The Daughter

The_Daughter_(2015_film)_POSTER***1/2 out of five)

Simon Stone’s adaptation of his stage adaptation of Ibsen’s The Wild Duck tosses out the metaphorical title and tells us straight who this story is about. She’s played by Odessa Young, brilliantly, and a huge part of the enjoyment of this film is watching a star being born in front of your eyes.

Young has previously appeared in Looking for Grace, and based on that and her performance here, I can safely predict her dance card will be full for many years, and will include waltzes with Hollywood. She’s astonishingly present as Hedwig (Ibsen eh!), the daughter of logger Oliver (Ewen Leslie), who re-unites with his old mate Christian (Paul Schneider) to nobody’s benefit.

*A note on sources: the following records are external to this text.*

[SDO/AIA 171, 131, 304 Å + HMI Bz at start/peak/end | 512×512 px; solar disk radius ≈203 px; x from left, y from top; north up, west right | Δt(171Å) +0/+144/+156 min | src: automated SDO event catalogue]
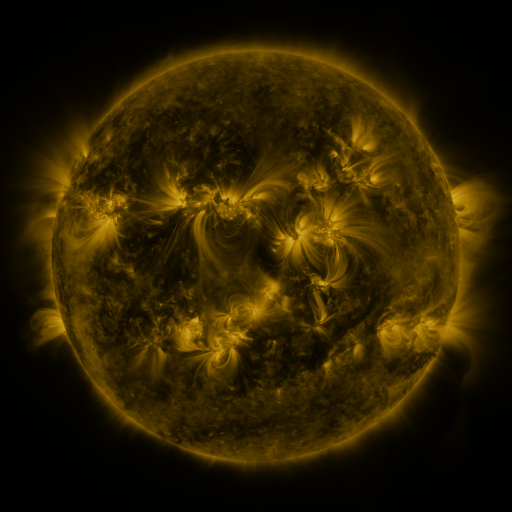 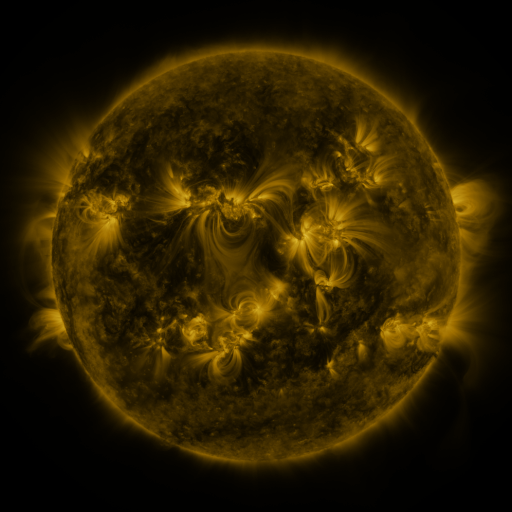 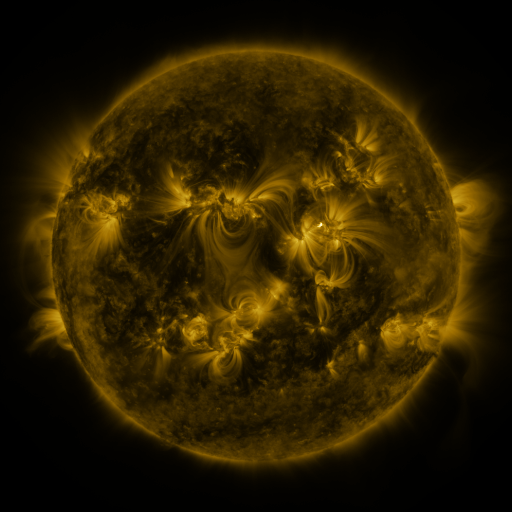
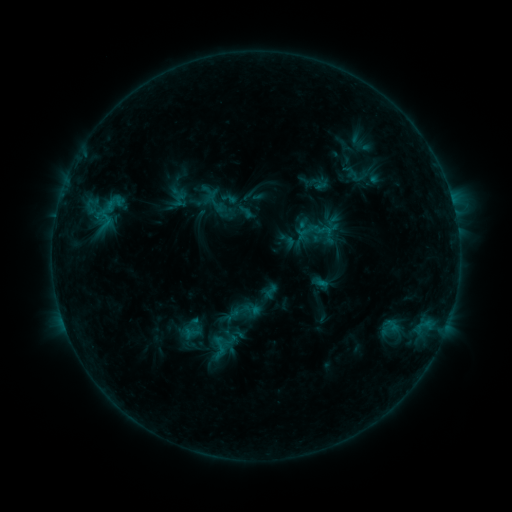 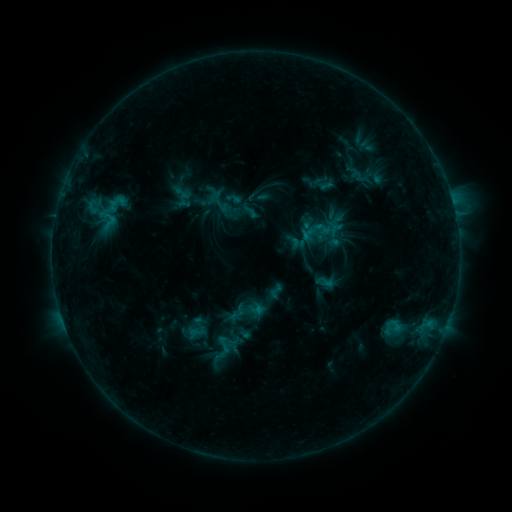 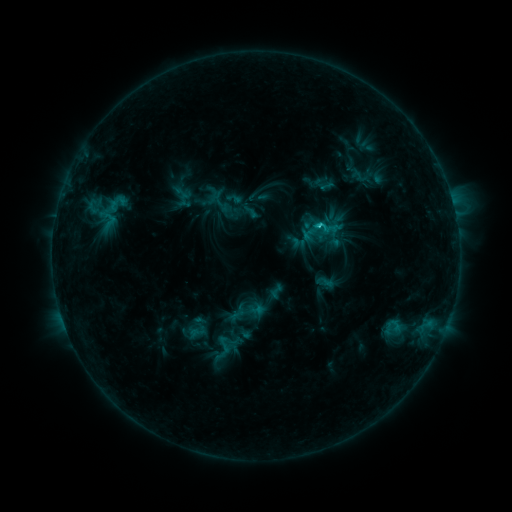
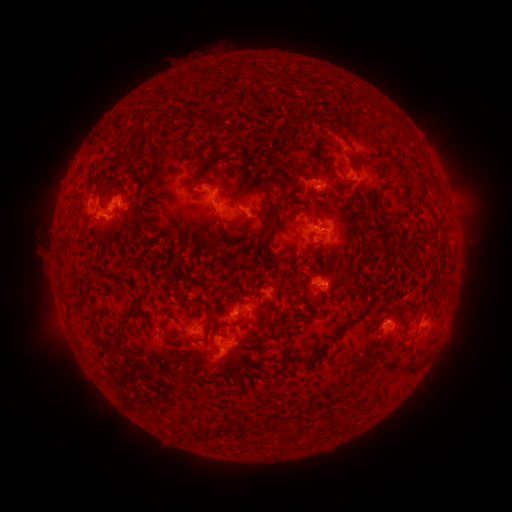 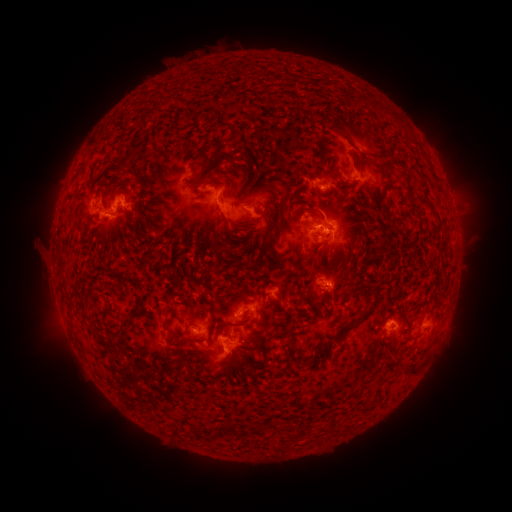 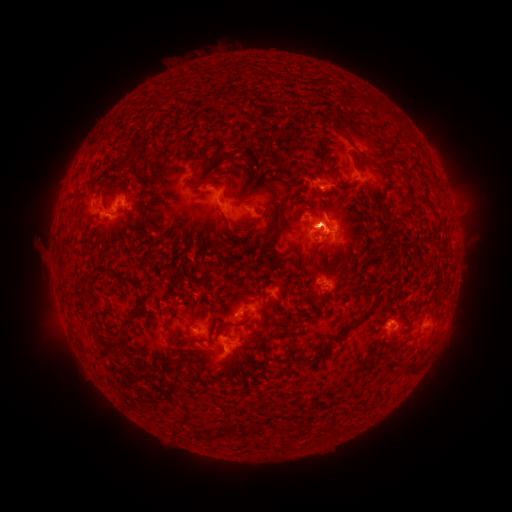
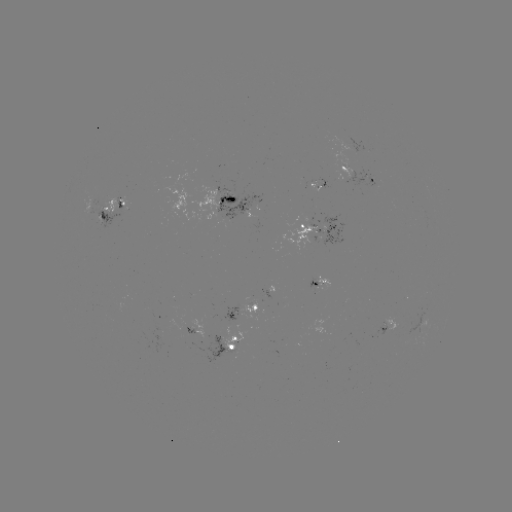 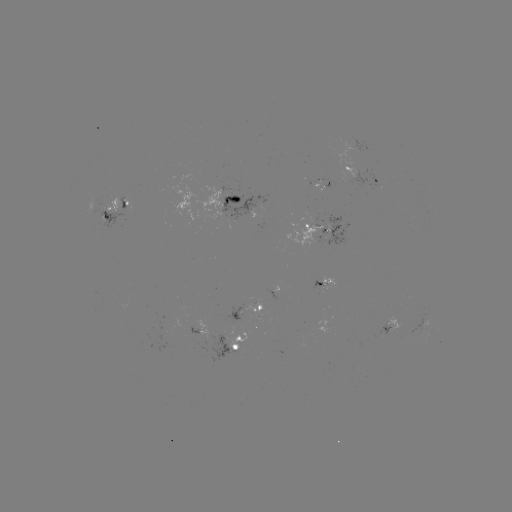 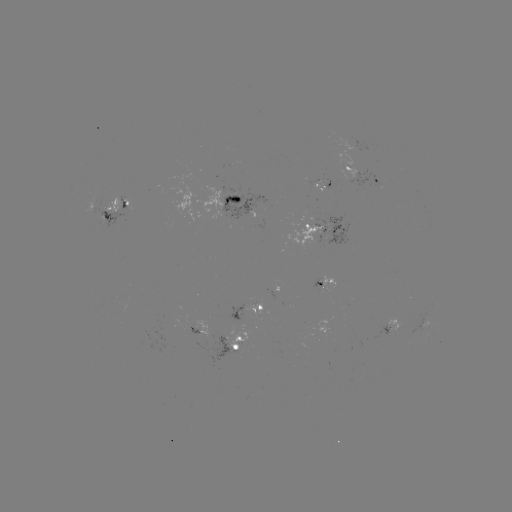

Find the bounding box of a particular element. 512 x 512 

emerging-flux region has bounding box [285, 223, 324, 250].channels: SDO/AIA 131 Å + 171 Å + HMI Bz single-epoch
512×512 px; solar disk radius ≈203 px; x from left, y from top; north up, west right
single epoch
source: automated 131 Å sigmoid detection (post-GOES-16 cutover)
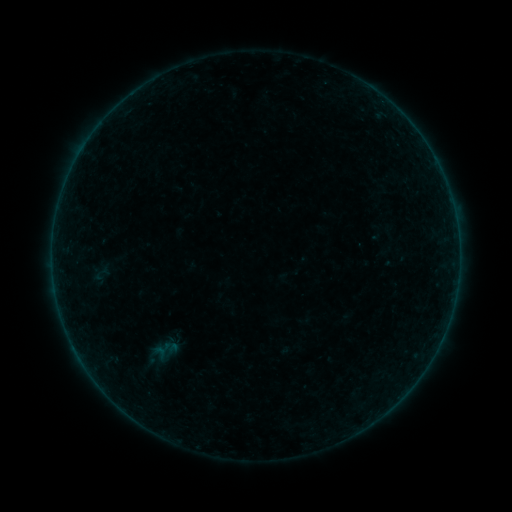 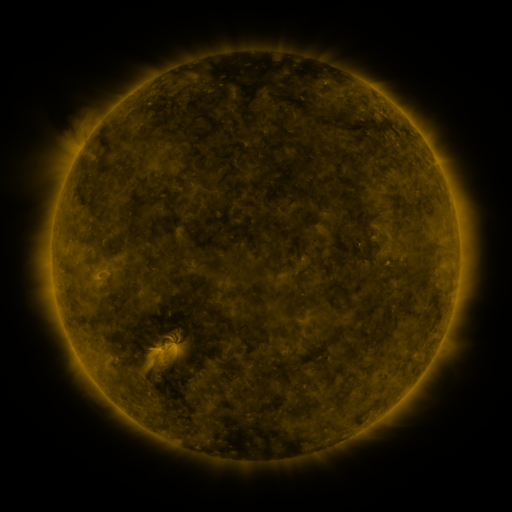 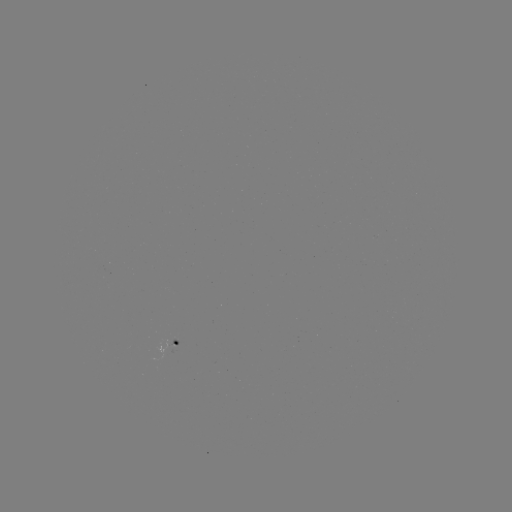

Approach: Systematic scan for sigmoid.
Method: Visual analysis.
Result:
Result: sigmoid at [102, 272].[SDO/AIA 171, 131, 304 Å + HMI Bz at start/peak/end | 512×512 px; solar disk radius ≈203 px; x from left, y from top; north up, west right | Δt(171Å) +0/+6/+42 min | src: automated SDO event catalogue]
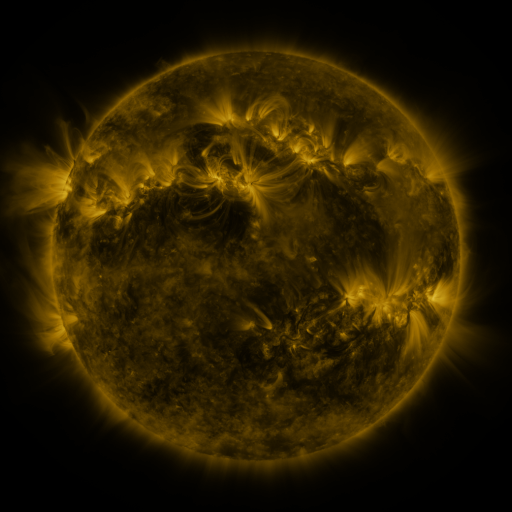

The many lives thrown off-kilter by Christian’s return to Oz from the US include characters played by Geoffrey Rush, Sam Neill, Miranda Otto and Anna Torv. They’re all solid, but it’s Young, Leslie and Schneider’s show, and they’re all excellent. Leslie, playing against his urbane type, is stunning, making a bunch of really tricky character maneuvers seem effortless. And Schneider, having experience with a couple of Antipodean films and filmmakers (he was in Jane Campion’s Bright Star and Andrew Dominik’s The Assassination of Jess James by the Coward Robert Ford) is believable as an Americanised Aussie – not a natural role for anyone.

It’s really inspiring that in a film with so many brilliant old-timers, it’s the young ones who impress, and the youngest the most. Stone is a young man making his feature debut, and he certainly breathes youthful energy into an old story, while also giving the whole thing a very Euro feel. It’s beautifully shot, too. Perhaps the least interesting thing about it is the actual story, which makes sense: I’d see this film over a stage production of Ibsen any day.